▶ **SELECTED EXTRACT**:
Now let's have a look at the Hedge strategy. The Hedge strategy is an independent strategy with a mostly negative correlation to equity. A negative correlation means, that equity drawdowns are reduced due to an inverse (negative correlation) movement of the hedge ETFs. Below, you see how the Hedge performed since 2000. It is composed of two sub-strategies which can be allocated between 40-60%.
The GLD-UUP sub-strategy allocates between gold (GLD) and the US dollar index (UUP). Both ETFs are safe haven ETFs and at least one of them should always have a negative correlation to equity. Normally a strong US dollar is not good for gold, however, during market corrections investors normally go to cash or gold or both.
The other part of the Hedge strategy is the Treasury hedge sub-strategy which invests in 3 Treasury ETFs of different duration. These ETFs are TLT which is a 20+ year Treasury ETF, TIP which is an inflation protected government bond ETF and GSY which is a short duration (less than one year) bond ETF. Now, the Hedge strategy is invested in 60% GLD and 40% TLT which makes sense, as these are the classic safe haven ETFs during difficult market conditions.

[Saved entries]
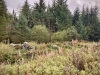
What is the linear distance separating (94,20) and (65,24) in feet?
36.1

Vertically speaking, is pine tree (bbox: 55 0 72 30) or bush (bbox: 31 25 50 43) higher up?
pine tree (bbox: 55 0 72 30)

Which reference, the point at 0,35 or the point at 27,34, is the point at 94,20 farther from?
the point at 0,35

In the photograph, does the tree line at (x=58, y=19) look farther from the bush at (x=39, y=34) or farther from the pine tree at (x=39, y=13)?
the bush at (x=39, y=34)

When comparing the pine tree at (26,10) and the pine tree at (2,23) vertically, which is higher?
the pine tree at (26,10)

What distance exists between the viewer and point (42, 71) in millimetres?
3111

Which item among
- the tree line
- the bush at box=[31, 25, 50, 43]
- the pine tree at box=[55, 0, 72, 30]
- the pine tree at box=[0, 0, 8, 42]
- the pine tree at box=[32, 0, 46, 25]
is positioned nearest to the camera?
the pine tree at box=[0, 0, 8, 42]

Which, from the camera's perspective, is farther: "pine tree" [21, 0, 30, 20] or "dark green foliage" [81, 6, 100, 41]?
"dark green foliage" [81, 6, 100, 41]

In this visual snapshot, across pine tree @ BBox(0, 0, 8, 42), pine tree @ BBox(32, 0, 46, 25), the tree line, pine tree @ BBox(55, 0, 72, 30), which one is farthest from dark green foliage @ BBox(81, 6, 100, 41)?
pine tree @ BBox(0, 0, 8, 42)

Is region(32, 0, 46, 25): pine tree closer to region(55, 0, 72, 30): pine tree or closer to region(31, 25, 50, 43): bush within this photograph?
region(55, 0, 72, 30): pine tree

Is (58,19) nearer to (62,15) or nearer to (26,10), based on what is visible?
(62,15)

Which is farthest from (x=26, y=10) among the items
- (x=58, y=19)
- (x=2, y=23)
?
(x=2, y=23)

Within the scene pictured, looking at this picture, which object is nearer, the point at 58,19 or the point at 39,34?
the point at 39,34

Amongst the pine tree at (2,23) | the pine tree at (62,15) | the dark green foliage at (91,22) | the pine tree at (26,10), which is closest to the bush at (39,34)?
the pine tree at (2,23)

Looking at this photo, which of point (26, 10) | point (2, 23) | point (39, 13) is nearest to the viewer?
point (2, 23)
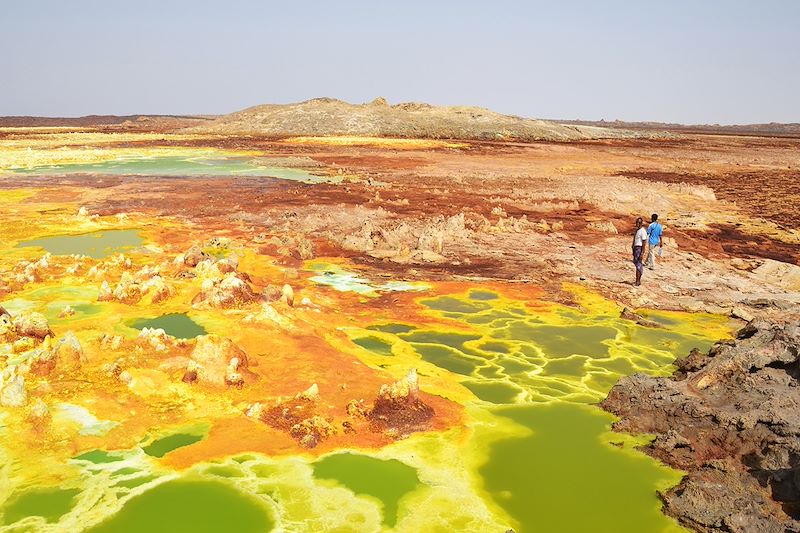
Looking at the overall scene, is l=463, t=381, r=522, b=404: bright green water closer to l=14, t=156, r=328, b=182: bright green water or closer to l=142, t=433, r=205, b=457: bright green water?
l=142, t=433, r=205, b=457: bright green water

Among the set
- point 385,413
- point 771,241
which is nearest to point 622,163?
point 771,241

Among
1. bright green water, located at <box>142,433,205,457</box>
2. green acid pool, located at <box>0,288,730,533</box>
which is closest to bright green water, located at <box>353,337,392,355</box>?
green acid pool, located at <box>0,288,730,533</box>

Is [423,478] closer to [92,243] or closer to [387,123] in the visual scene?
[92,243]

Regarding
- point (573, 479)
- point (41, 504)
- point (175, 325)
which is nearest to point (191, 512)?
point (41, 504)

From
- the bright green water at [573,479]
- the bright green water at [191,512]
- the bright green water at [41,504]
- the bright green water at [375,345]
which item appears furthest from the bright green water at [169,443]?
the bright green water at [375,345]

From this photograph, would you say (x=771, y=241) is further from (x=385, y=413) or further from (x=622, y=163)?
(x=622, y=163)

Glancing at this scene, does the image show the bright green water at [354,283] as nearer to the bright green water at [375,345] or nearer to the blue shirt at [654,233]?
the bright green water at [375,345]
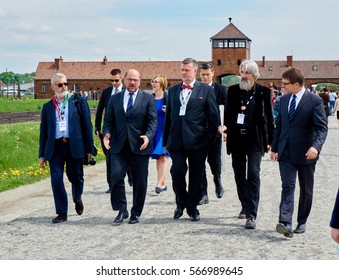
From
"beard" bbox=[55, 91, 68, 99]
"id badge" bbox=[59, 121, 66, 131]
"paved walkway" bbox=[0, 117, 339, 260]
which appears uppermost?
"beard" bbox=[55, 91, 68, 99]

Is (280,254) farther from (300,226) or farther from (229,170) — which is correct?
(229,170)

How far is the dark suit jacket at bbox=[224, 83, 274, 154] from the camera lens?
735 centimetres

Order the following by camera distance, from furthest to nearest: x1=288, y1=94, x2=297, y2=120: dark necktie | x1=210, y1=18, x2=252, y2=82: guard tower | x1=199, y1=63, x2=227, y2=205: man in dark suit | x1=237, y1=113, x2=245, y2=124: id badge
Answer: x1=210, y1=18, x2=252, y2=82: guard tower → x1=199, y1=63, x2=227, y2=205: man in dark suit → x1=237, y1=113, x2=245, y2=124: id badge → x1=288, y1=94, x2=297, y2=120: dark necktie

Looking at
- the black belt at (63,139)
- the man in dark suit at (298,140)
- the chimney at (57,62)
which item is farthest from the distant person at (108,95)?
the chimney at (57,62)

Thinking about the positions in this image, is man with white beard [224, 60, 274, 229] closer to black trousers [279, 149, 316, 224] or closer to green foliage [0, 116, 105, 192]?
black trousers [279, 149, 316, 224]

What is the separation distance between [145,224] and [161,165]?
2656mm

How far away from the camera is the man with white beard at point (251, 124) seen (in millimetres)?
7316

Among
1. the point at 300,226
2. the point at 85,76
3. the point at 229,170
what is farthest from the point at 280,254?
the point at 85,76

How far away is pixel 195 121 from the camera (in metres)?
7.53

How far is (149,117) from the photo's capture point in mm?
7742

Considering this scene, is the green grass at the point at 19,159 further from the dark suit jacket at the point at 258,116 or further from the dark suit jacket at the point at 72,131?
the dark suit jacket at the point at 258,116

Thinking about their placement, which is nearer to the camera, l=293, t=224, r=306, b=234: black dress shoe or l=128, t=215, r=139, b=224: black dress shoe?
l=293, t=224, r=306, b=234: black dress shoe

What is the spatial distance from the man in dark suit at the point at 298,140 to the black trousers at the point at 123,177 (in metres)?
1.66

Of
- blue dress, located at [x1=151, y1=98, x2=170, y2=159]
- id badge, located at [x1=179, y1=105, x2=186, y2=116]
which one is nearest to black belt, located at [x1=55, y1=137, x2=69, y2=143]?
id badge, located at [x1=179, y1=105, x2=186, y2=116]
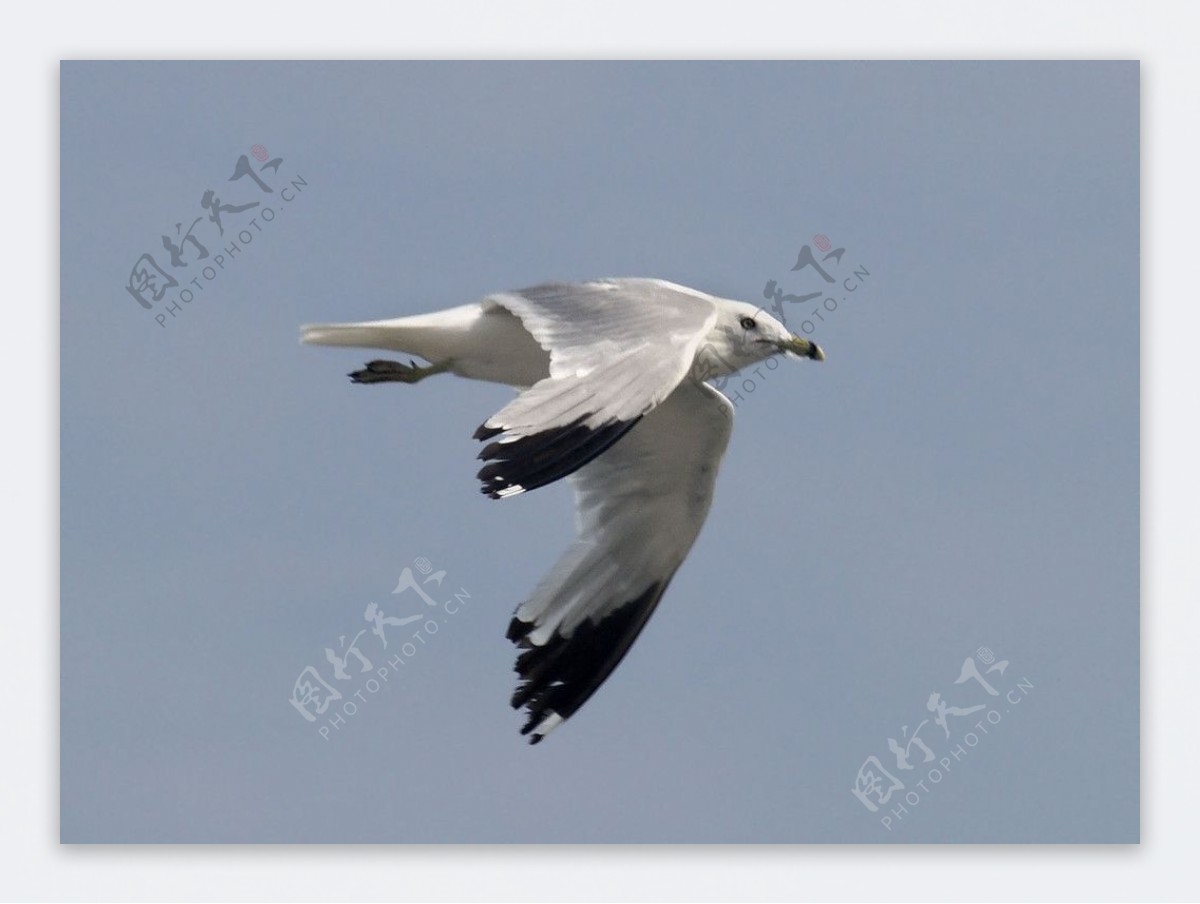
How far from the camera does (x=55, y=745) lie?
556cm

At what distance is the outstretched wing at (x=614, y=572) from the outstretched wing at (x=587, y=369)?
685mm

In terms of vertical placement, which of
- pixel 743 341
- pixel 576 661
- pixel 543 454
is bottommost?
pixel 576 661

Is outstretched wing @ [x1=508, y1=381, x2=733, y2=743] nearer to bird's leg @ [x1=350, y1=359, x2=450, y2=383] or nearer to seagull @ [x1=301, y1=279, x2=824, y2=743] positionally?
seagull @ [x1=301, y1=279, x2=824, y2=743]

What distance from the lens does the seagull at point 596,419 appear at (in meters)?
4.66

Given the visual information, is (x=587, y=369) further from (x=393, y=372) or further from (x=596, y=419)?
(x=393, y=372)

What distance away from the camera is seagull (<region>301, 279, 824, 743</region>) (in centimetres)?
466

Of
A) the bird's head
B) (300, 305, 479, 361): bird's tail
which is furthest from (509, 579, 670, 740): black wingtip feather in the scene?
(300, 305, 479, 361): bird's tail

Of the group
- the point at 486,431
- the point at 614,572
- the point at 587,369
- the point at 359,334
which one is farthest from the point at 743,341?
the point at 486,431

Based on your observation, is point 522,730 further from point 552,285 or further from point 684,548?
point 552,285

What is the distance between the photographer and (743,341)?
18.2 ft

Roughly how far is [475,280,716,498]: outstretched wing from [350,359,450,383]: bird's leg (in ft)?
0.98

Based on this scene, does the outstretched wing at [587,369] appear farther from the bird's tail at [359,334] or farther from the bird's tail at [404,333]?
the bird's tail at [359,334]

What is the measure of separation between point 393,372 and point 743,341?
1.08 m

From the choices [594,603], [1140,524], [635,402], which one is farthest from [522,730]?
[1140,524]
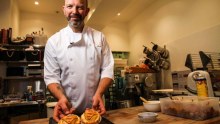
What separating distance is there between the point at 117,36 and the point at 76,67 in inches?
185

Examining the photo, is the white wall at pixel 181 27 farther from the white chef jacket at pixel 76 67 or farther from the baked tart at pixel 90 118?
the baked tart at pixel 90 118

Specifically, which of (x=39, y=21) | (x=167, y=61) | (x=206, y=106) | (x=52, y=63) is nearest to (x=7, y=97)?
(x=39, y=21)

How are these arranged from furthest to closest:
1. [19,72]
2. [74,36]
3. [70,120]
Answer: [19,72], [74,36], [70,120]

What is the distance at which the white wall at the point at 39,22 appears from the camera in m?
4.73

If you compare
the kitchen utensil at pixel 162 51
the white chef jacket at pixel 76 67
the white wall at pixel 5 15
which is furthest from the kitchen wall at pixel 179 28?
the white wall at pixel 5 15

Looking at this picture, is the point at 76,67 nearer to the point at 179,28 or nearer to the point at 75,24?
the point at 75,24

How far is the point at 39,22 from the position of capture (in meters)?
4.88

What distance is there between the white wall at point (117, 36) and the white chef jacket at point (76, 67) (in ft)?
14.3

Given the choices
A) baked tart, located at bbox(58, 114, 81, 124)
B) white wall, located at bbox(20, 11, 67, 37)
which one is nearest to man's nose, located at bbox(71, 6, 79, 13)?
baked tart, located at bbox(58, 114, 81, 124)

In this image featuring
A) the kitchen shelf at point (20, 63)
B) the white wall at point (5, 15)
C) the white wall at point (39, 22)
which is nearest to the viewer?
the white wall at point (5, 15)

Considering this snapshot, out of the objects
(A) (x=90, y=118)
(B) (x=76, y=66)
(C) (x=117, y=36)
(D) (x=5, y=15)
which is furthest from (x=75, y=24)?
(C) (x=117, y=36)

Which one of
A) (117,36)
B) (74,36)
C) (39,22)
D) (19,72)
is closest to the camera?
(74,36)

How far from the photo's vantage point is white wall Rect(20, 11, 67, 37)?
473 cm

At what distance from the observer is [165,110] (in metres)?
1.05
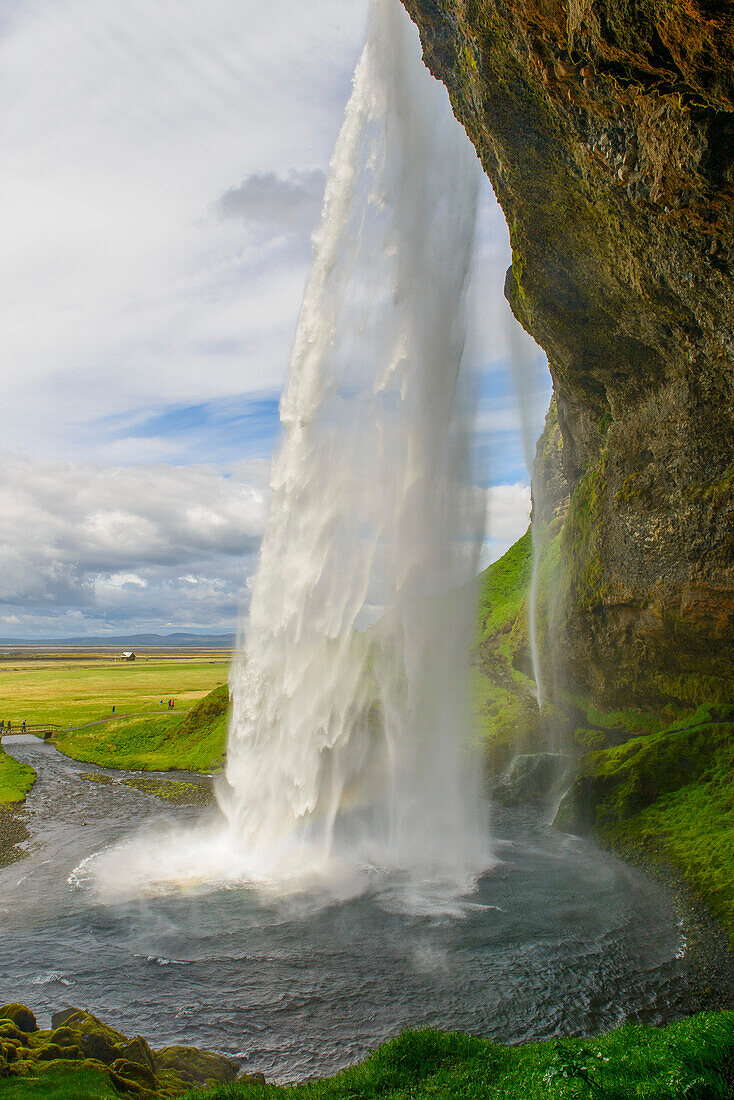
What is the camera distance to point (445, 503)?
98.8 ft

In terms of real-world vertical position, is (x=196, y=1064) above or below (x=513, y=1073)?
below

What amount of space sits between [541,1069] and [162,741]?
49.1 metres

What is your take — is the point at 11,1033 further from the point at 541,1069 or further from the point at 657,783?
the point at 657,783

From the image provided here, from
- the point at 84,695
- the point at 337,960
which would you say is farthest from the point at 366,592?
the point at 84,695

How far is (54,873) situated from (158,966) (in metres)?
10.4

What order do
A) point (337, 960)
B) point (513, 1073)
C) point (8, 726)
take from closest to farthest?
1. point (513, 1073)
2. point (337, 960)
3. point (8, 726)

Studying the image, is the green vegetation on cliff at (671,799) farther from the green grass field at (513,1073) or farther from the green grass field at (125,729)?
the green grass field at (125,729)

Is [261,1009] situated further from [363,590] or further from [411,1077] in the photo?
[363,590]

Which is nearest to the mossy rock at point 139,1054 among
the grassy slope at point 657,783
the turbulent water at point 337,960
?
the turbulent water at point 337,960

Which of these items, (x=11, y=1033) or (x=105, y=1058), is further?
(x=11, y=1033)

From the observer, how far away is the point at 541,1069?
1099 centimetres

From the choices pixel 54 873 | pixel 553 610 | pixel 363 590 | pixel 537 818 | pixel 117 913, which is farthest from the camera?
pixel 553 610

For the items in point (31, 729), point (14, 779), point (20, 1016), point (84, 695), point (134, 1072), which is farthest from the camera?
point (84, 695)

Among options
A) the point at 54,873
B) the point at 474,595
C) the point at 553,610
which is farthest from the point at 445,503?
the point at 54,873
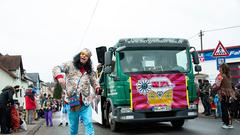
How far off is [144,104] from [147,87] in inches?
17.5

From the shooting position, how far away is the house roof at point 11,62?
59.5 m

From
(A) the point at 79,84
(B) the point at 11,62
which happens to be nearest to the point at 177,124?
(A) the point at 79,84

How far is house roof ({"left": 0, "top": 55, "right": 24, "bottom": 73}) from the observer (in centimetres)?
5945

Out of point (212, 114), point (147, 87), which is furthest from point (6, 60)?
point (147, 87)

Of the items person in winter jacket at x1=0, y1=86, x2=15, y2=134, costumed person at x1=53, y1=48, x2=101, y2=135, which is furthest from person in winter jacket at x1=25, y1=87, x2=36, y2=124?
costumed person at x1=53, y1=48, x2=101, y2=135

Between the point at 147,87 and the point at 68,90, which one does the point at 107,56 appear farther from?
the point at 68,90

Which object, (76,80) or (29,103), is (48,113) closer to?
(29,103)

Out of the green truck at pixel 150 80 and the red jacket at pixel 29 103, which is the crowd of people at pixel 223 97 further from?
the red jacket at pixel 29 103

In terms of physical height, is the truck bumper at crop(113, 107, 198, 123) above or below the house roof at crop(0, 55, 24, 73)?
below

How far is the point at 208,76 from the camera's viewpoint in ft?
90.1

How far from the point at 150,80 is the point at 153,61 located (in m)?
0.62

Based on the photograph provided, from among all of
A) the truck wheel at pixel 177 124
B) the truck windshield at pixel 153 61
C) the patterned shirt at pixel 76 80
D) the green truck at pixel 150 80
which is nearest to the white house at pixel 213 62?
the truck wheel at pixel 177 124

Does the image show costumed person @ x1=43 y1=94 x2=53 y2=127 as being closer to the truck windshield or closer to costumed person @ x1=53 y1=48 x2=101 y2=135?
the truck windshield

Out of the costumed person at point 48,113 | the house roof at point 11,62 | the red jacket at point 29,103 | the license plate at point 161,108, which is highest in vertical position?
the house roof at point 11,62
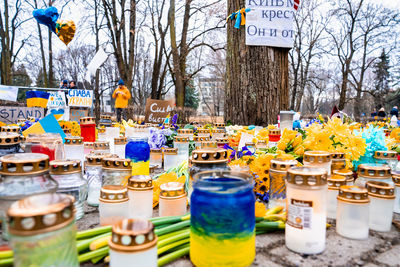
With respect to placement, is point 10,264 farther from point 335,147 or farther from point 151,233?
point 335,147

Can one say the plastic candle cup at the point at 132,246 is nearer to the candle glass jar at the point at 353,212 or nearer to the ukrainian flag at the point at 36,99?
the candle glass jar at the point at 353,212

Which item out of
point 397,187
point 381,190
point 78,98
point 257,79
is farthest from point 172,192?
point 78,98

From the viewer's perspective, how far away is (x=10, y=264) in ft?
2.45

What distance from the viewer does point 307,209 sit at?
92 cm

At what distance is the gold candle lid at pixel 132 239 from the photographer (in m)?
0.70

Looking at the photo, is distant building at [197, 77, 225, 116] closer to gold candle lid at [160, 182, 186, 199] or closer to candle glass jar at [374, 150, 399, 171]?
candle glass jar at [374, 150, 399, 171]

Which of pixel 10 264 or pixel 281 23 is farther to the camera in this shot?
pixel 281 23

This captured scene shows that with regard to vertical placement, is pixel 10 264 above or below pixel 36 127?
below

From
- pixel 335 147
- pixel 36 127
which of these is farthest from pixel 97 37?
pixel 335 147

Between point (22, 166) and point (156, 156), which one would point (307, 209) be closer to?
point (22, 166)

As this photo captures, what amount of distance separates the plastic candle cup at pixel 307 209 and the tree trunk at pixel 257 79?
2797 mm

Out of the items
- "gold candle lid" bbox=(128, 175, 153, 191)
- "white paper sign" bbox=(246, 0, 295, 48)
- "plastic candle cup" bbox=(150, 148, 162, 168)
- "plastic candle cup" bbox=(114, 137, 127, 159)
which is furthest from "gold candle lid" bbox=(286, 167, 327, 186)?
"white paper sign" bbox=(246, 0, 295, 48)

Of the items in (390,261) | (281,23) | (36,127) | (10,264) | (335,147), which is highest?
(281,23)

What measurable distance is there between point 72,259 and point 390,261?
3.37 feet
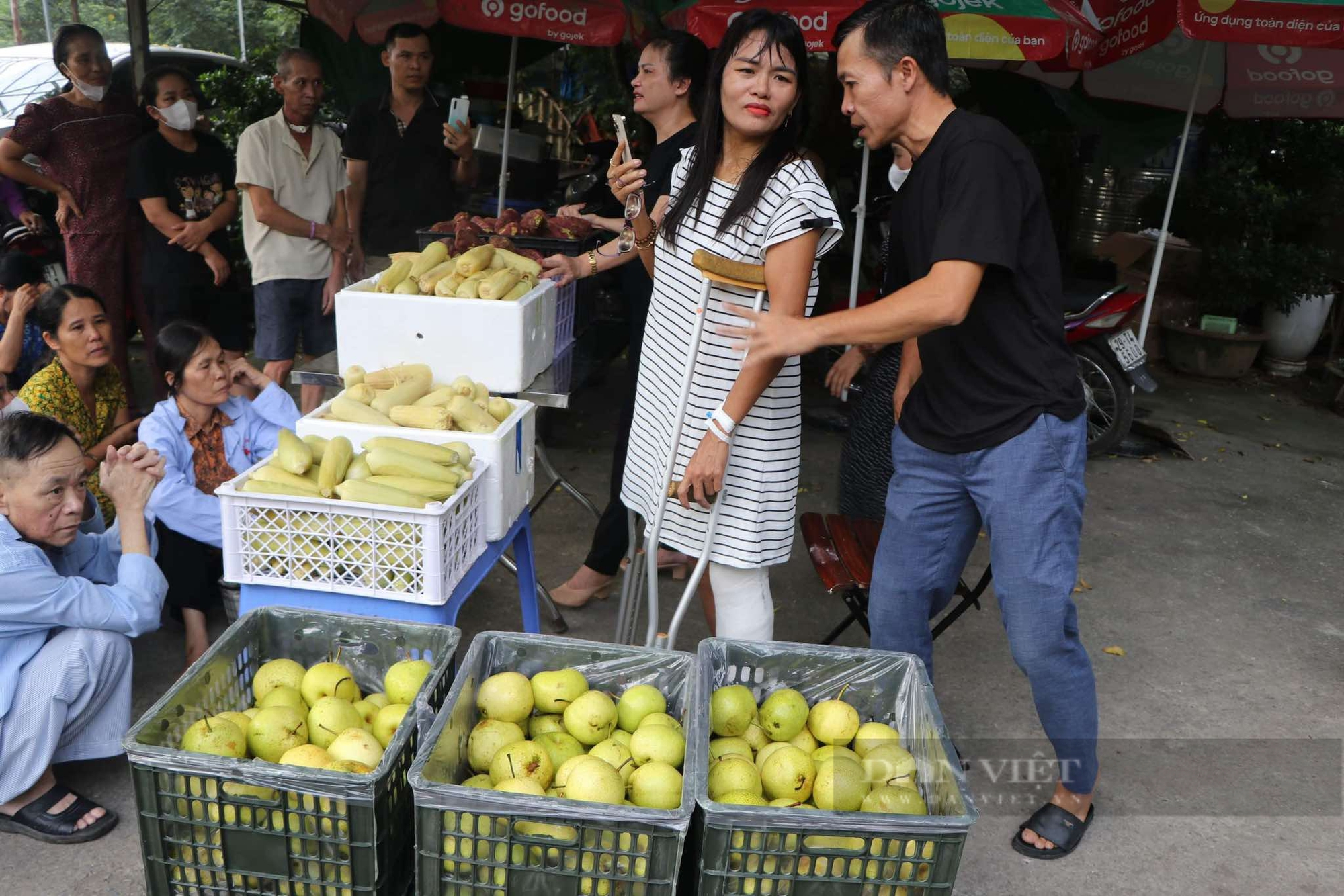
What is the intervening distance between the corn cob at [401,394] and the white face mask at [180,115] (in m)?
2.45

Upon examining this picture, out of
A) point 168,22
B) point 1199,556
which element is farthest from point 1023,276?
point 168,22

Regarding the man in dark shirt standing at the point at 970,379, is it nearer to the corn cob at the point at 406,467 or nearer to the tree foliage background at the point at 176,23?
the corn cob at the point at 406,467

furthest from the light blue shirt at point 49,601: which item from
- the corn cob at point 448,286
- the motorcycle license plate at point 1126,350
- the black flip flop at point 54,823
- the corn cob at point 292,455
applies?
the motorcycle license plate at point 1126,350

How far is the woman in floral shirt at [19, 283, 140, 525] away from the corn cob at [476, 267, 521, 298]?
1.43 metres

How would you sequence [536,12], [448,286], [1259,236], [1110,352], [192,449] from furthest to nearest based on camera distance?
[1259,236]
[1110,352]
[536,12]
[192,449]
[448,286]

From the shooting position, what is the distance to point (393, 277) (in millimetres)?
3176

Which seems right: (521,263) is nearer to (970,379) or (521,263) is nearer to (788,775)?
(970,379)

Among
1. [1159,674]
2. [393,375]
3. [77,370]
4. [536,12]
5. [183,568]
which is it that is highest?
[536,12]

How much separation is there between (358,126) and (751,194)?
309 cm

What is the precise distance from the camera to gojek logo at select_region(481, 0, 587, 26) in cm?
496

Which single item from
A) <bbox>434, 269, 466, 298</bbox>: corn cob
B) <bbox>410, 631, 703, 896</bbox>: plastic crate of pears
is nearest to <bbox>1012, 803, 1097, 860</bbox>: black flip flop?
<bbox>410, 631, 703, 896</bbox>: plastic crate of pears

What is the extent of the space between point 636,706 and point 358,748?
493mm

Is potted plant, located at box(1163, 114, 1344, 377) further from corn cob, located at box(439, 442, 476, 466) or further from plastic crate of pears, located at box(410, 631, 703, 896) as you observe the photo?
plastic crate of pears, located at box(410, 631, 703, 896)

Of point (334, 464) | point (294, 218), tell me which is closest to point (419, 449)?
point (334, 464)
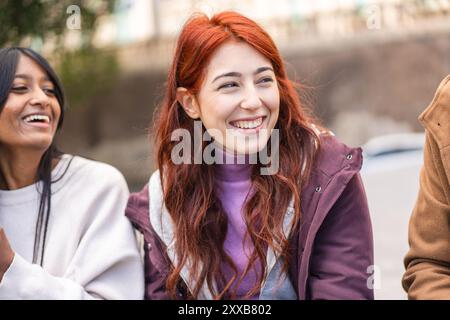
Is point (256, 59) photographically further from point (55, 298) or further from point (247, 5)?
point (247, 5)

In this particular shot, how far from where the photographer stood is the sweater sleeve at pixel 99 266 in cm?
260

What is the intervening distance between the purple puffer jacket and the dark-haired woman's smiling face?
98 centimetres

▶ **EXERCISES**:
- 1) List every ETF ticker symbol that appears in the Hedge strategy text.
- 2) Carry on the Hedge strategy text from its last sentence.

▶ **ANSWERS BELOW**:
- 1) GLD, UUP, TLT, TIP, GSY

- 2)
Putting it Together
Personally, I do not trust the actual strong recovery of the equity market. It is possible that we may experience an extended crisis with quite a delay. Additionally, the huge amount of debt used to cure this crisis could result in a period of inflation or even deflation if consumption and production does not recover within a short time.
Nobody will be able to predict the precise outcome of this crisis, however for me one thing is clear - if you are limiting your investment horizon to "equity only", then you are risking too much. Better think like Harry Browne and consider diversifying to more asset classes which perform well during any economic condition.